Back to Series
Claude Code
Claude CodeFeatures Guide
Part 8 of the Claude Code Series

Recovering and Orchestrating Claude Code Sessions After a Reboot

Your Claude Code sessions did not crash — the machine rebooted under them. How to prove it, recover a whole fleet from disk, and orchestrate the survivors.

21 May 202613 min read

You are running a row of AI coding agents at once, and you step away from the desk. You come back, and every window is empty. No crash dialog. No error in any log. Your instinct says something killed your processes — a runaway script, an out-of-memory reaper, a rogue cleanup job.

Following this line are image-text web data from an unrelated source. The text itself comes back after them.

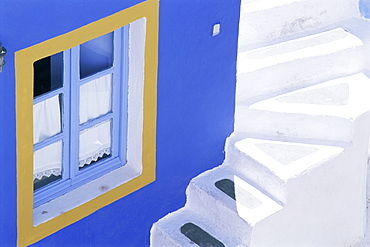 Detail of brightly painted house in Oia, Santorini (Thira), Cyclades, Greece, Europe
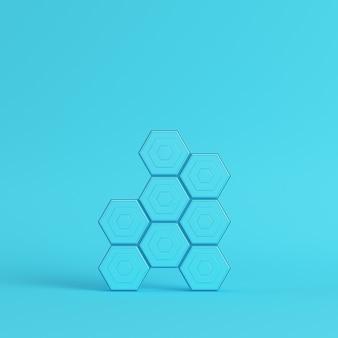 Абстрактные шестиугольники на ярко-синем фоне в пастельных тонах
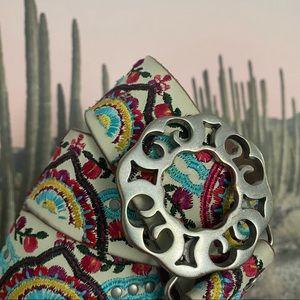 Lucky Brand Boho Embroidered White Belt Medium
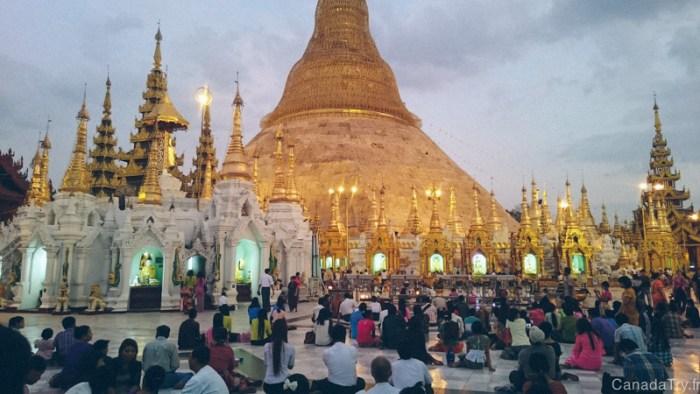 shwedagon pagoda coucher de soleil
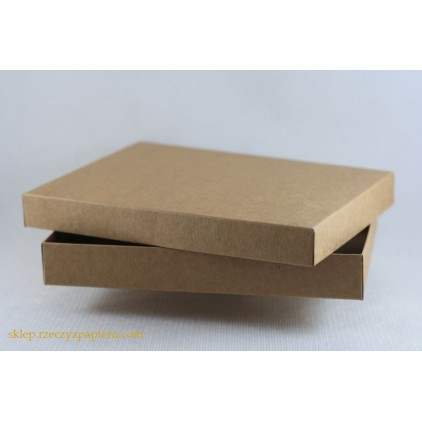 A box for a card C6 full, low - 12,4x17,2x2,5 kraft - Rzeczy z Papieru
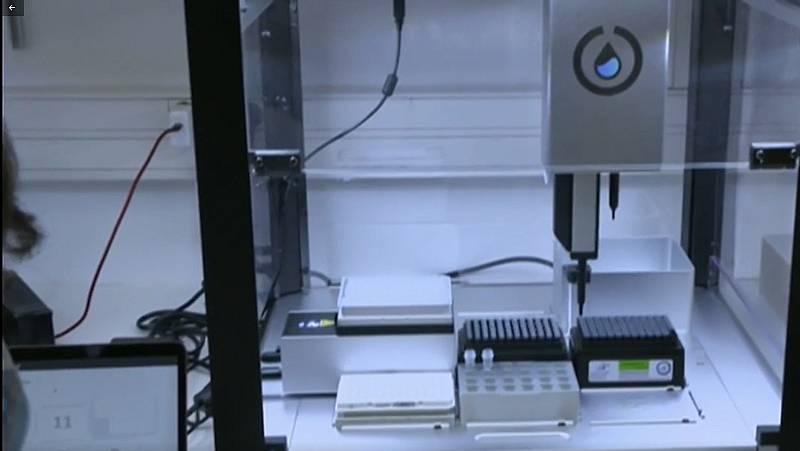 Varios hospitales ya disponen del superrobot que hce 2.400 PCR al día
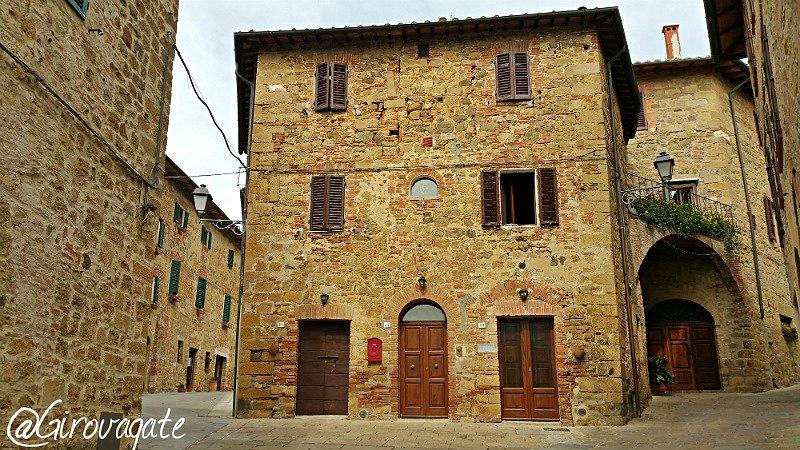 vintage tours vespa toscana monticchiello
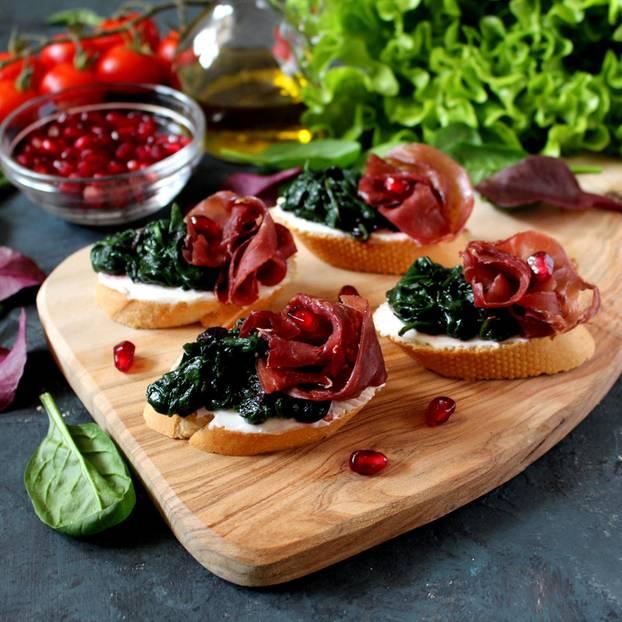 Eisenhaltige Lebensmittel: Spinatbrote auf Brettchen
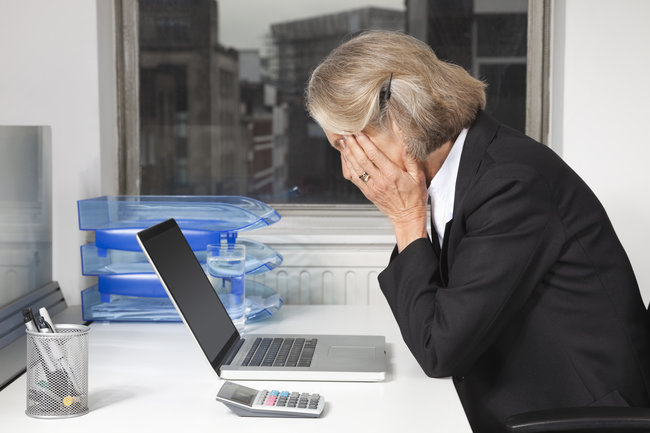 avoid online scams seniors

Almost always, it did not. The whole machine rebooted underneath you. This is Part 8 of our Claude Code Features series, and it is the honest counterweight to Part 7, where we sold the promise that AI agents work while you sleep. They can. But the first time a fleet vanishes overnight, you need to know what happened, get everything back, and decide what is actually safe to run unattended. This post is that field guide.

Download

When Agents Vanish

Part 8: Session Recovery

A fleet of empty windows is rarely a kill — it is a reboot

Brand
JJM

The Empty Windows: When a Whole Fleet Disappears at Once

The scene is specific. You had seven or eight Claude Code sessions open across as many terminal tabs, each parked in a different project, each mid-task. You closed the laptop or walked off for an hour. When you return, the terminals are still open but the sessions are gone — back to a fresh shell prompt, no conversation, no context.

The emotional response is to assume sabotage. Something must have terminated the processes. That assumption sends you hunting through process logs and OOM-killer output, and you find nothing, which makes it worse.

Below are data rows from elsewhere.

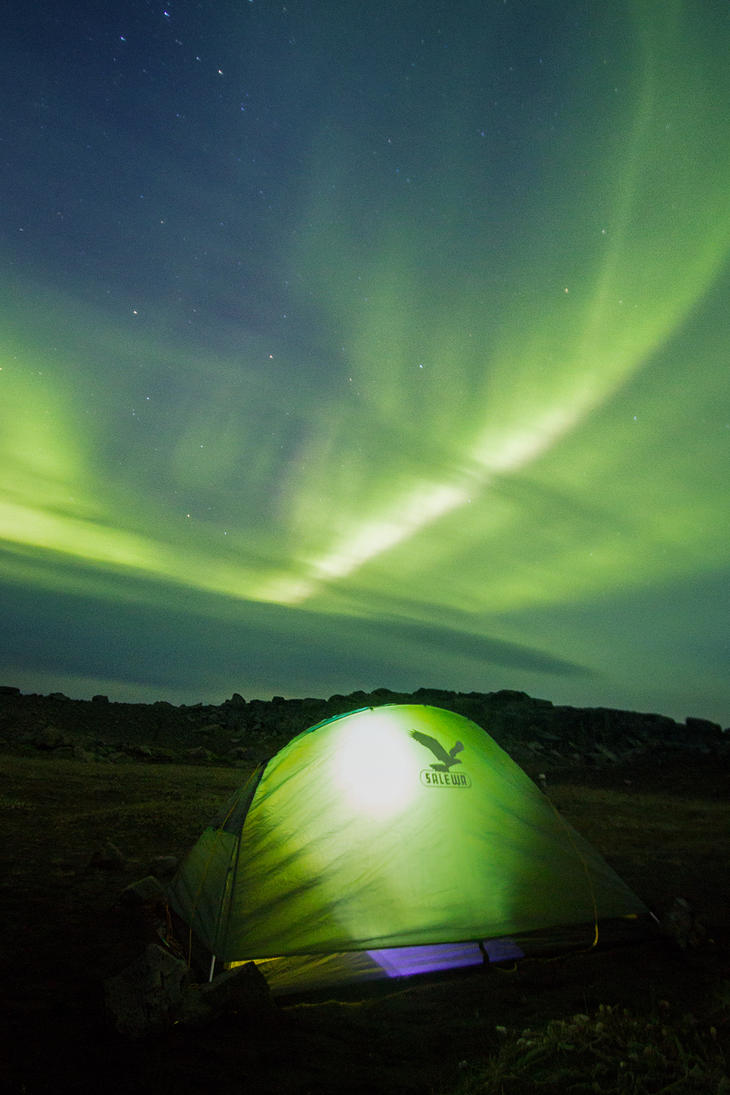 Camping under the green sky by StonyStoneIsStoned2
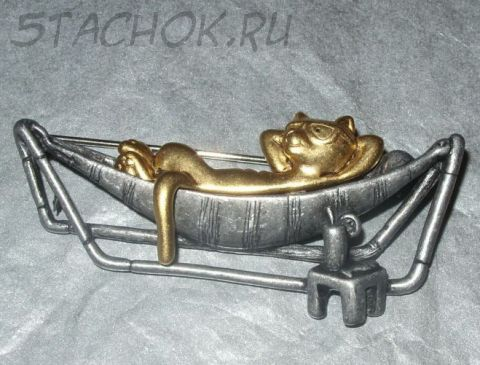 """Брошь """"Кот в шезлонге"""" золота/олова (Danecraft США)"""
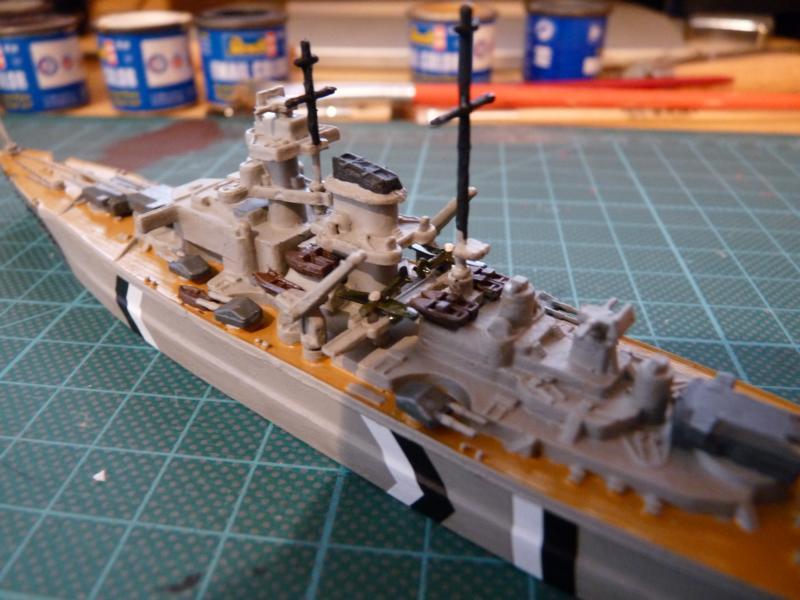 Schlachtschiff Bismarck - Revell 1:1200 P1030716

Stop and reframe. A single event that takes out every session simultaneously, leaves no error, and resets the terminals to a clean prompt is not the signature of a process reaper. A reaper picks off the heaviest process, or the one that breached a limit. It does not silently and uniformly clear all of them at the same instant. What clears everything at once is the thing underneath all of them: the operating system itself restarting.

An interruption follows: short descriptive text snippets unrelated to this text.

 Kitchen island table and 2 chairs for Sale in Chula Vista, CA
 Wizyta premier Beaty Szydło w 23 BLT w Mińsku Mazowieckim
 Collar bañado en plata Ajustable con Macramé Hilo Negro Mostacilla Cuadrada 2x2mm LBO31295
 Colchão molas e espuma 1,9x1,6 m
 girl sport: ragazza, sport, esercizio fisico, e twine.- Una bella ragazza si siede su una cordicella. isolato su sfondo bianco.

Diagnosing the Disappearance

1
Symptom
Every window empty
Seven sessions gone at once. No crash dialog, no error in any log.
2
Signal 1
System event 1074
SYSTEM / TrustedInstaller + 'Upgrade (Planned)' = a feature update forced the reboot.
3
Signal 2
One shared timestamp
A dozen transcripts last-modified in the exact same second. One event, not a reaper.
4
Verdict
Reboot, not a kill
Two agreeing signals close the case. Stop diagnosing — start recovering.

It Was Not a Crash: Reading Windows Event 1074

On Windows, the definitive tell is System event 1074. This event records who initiated a shutdown or restart, and it is the first place to look — not the application logs, not the terminal scrollback.

Open Event Viewer, go to Windows Logs then System, and filter for event ID 1074. Read the description carefully, because the wording tells you the cause:

  • If the "on behalf of user" field names your own account, a person or a process running as you triggered the restart. That is a deliberate or accidental human action.
  • If the initiator is SYSTEM or TrustedInstaller, and the reason reads "Operating System: Upgrade (Planned)", a Windows feature update forced the reboot.

That second case is the trap. Most people lock down auto-restart for quality updates and assume they are protected. But feature upgrades bypass that policy. The setting that defers a restart after a monthly patch does not apply to a feature update rollout, so the machine reboots even though you believed auto-restart was disabled. If you run agents overnight on Windows, this single distinction explains a large share of mysterious morning-after disappearances.

The fix is not to argue with the logs. It is to recognise the pattern instantly the next time, so you spend your energy on recovery rather than on a phantom hunt for a killer that never existed.

Read Event 1074 First

It names who initiated the restart. SYSTEM or TrustedInstaller with 'Operating System: Upgrade (Planned)' means a feature update forced the reboot — bypassing the policy that blocks auto-restart for quality updates.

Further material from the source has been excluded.